Kenyans living and working abroad have called on the National Treasury to consider diaspora bonds as an alternative means of raising funds for development projects.
Kenya Diaspora Alliance (KDA) chairman Shem Ochuodho says diaspora bonds would help the government bridge the huge budget deficit and reduce reliance on borrowing.
“It is an innovative way to tap the huge resources held by Kenyans in the diaspora,” says Ochuodho.
Ochuodho, whose alliance represents 44 diaspora associations in various countries says Kenyans abroad can finance projects such as the Sh1.2 trillion Lamu Port-South Sudan-Ethiopia Transport (Lapsset).
“Let Treasury build the buy-in for the bond,” he adds.
Remittances from Kenyans abroad have edged out tea, coffee, and tourism to become Kenya's highest foreign income earner in the past few years.

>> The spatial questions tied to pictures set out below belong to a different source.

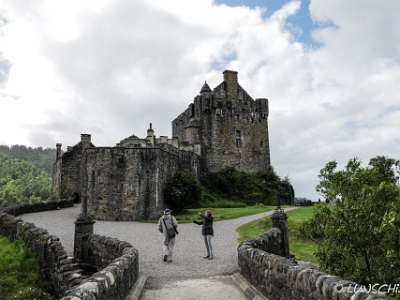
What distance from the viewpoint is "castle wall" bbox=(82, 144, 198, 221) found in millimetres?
27109

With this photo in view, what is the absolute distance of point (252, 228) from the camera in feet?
68.4

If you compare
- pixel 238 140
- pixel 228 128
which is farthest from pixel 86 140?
pixel 238 140

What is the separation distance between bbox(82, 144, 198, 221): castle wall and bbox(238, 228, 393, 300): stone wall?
1864 centimetres

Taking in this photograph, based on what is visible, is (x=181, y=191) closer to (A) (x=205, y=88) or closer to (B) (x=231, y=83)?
(A) (x=205, y=88)

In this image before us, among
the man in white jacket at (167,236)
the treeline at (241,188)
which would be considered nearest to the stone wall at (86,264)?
the man in white jacket at (167,236)

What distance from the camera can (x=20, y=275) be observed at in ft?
43.5

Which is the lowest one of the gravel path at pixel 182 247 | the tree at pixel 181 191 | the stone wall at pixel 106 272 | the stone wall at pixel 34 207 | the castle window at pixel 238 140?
the gravel path at pixel 182 247

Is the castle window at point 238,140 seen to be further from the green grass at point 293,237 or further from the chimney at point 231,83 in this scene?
the green grass at point 293,237

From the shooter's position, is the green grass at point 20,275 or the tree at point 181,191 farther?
the tree at point 181,191

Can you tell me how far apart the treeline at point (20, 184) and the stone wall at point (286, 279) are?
222 feet

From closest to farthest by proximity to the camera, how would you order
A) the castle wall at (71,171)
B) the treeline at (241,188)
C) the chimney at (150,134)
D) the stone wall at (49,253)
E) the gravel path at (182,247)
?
the gravel path at (182,247), the stone wall at (49,253), the treeline at (241,188), the chimney at (150,134), the castle wall at (71,171)

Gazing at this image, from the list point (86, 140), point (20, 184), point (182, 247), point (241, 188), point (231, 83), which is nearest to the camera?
point (182, 247)

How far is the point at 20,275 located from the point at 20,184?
344 feet

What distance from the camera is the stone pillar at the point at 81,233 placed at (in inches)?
454
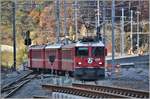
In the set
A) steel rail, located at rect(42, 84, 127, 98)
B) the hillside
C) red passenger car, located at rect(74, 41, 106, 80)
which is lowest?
steel rail, located at rect(42, 84, 127, 98)

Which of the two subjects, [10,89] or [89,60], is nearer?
[10,89]

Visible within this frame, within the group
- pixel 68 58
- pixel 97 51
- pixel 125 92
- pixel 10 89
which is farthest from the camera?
pixel 68 58

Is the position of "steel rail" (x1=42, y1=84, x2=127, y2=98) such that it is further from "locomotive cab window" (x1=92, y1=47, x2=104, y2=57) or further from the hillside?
the hillside

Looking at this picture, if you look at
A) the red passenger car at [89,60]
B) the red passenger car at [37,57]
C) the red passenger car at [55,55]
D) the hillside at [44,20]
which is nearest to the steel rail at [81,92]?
the red passenger car at [89,60]

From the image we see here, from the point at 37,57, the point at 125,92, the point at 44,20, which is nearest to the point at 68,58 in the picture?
the point at 37,57

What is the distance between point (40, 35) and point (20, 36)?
2.59m

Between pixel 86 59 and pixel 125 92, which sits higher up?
pixel 86 59

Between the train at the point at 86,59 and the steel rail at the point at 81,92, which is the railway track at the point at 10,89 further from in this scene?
the train at the point at 86,59

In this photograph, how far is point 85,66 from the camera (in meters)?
31.8

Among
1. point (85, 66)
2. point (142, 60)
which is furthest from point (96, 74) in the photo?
point (142, 60)

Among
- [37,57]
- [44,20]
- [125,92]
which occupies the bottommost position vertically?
[125,92]

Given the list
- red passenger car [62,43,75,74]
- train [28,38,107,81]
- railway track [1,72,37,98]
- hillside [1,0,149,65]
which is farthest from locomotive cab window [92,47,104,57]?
hillside [1,0,149,65]

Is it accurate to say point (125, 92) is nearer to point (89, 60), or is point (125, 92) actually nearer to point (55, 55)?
point (89, 60)

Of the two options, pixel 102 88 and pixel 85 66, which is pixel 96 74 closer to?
pixel 85 66
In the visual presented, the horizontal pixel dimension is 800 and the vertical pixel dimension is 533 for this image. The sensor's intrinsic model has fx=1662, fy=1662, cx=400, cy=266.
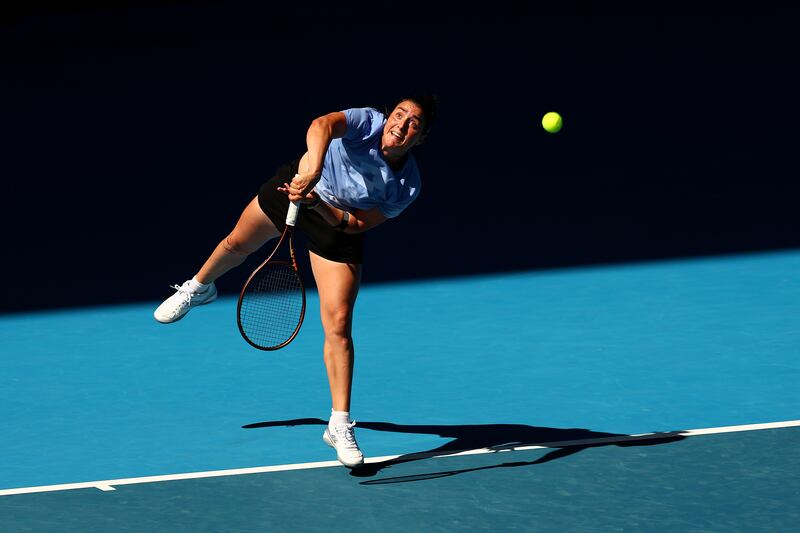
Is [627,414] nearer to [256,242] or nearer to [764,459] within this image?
[764,459]

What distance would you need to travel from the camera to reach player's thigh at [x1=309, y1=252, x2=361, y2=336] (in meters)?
7.35

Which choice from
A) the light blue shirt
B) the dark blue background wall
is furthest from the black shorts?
the dark blue background wall

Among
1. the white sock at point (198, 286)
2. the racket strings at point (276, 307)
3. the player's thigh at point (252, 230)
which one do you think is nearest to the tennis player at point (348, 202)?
the player's thigh at point (252, 230)

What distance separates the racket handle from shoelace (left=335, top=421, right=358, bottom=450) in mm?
922

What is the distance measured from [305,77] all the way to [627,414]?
7.11m

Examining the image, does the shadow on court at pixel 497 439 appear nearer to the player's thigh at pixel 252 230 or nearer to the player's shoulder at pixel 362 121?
the player's thigh at pixel 252 230

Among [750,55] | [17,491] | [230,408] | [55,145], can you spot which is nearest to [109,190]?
[55,145]

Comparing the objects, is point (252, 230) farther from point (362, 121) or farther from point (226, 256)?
point (362, 121)

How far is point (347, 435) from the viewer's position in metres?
7.30

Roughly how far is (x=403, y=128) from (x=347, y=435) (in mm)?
1370

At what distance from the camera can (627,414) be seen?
26.7 ft

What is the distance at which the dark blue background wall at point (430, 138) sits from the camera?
36.6 ft

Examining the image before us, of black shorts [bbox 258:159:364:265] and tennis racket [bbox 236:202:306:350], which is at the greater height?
black shorts [bbox 258:159:364:265]

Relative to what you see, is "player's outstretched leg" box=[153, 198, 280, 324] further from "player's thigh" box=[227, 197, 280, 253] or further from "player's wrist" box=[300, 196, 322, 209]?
→ "player's wrist" box=[300, 196, 322, 209]
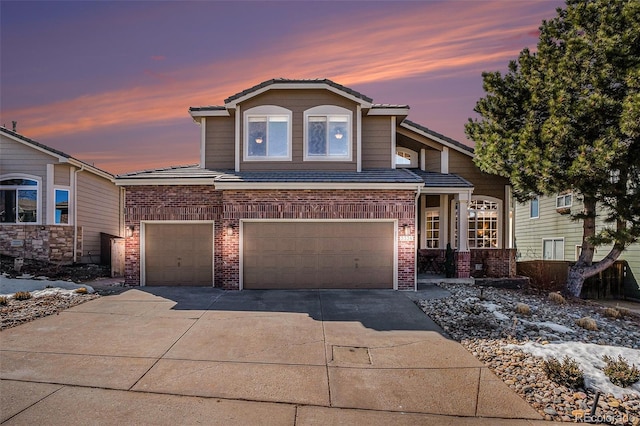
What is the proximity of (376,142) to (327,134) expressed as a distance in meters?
1.94

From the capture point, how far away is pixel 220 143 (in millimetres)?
13695

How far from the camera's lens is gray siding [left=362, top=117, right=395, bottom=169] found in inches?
526

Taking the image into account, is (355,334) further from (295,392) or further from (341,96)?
(341,96)

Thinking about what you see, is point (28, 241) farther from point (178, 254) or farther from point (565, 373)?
point (565, 373)

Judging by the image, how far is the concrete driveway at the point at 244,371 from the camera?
4.35 metres

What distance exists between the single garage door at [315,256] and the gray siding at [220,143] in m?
3.26

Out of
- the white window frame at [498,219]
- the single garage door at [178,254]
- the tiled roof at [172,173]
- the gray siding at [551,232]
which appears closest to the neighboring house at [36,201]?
the tiled roof at [172,173]

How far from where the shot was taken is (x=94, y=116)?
14.8 meters

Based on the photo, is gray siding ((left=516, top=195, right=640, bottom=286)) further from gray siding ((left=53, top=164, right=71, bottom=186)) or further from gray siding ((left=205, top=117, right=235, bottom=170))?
gray siding ((left=53, top=164, right=71, bottom=186))

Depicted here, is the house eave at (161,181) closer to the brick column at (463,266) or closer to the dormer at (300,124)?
the dormer at (300,124)

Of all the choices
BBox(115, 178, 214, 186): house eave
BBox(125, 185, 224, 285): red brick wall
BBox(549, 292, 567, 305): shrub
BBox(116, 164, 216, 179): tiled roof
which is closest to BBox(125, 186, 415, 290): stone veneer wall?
BBox(125, 185, 224, 285): red brick wall

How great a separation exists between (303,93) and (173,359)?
32.8 ft

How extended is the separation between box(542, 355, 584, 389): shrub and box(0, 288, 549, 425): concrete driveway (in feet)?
2.57

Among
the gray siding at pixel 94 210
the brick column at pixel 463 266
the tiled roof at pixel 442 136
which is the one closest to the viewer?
the brick column at pixel 463 266
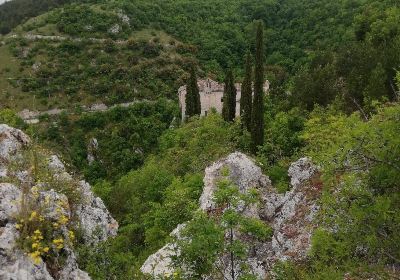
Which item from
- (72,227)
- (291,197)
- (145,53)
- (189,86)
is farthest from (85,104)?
(72,227)

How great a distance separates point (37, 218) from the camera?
716 cm

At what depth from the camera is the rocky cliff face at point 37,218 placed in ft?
22.5

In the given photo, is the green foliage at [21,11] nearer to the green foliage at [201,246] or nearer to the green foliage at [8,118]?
the green foliage at [8,118]

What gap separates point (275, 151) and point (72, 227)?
1971 centimetres

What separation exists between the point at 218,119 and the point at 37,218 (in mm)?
30165

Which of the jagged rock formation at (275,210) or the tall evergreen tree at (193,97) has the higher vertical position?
the jagged rock formation at (275,210)

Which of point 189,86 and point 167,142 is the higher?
point 189,86

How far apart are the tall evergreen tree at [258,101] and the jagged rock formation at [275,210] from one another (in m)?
4.92

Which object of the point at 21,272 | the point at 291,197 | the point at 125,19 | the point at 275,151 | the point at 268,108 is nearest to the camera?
the point at 21,272

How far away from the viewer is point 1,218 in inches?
287

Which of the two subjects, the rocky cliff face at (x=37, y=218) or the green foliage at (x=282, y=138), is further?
the green foliage at (x=282, y=138)

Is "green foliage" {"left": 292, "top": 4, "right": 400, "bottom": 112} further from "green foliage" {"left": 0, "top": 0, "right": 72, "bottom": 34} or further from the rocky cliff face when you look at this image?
"green foliage" {"left": 0, "top": 0, "right": 72, "bottom": 34}

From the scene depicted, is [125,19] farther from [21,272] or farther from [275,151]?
[21,272]

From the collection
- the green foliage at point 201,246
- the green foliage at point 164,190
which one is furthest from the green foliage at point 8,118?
the green foliage at point 201,246
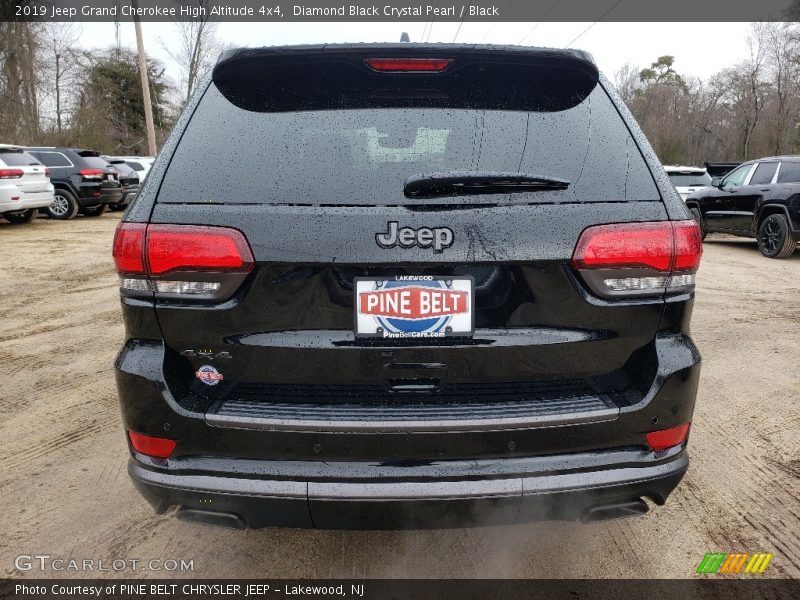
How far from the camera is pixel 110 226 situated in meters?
14.4

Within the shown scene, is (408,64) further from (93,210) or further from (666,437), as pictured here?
(93,210)

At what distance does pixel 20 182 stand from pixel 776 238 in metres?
14.6

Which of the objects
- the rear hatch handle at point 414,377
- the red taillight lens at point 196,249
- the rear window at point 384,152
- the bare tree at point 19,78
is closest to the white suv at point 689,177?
the rear window at point 384,152

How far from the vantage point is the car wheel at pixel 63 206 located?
594 inches

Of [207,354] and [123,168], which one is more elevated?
[123,168]

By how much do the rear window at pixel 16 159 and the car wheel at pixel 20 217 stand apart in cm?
191

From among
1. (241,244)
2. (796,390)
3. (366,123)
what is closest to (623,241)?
(366,123)

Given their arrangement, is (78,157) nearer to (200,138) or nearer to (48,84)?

Diaspora inflows hit Sh197.12 billion ($1.95 billion) in 2017, a 13 percent growth from the Sh174.30 billion remitted the previous year, data from the Central Bank of Kenya shows.
Last week, Ochuodho said plans are underway for Kenyans abroad to set up their own micro-finance bank to help them drive their investment in Kenya.
“We intend to collect at least $10 million dollars (Sh1 billion) through the scheme before embarking on taking the micro-bank route,” Ochuodho notes.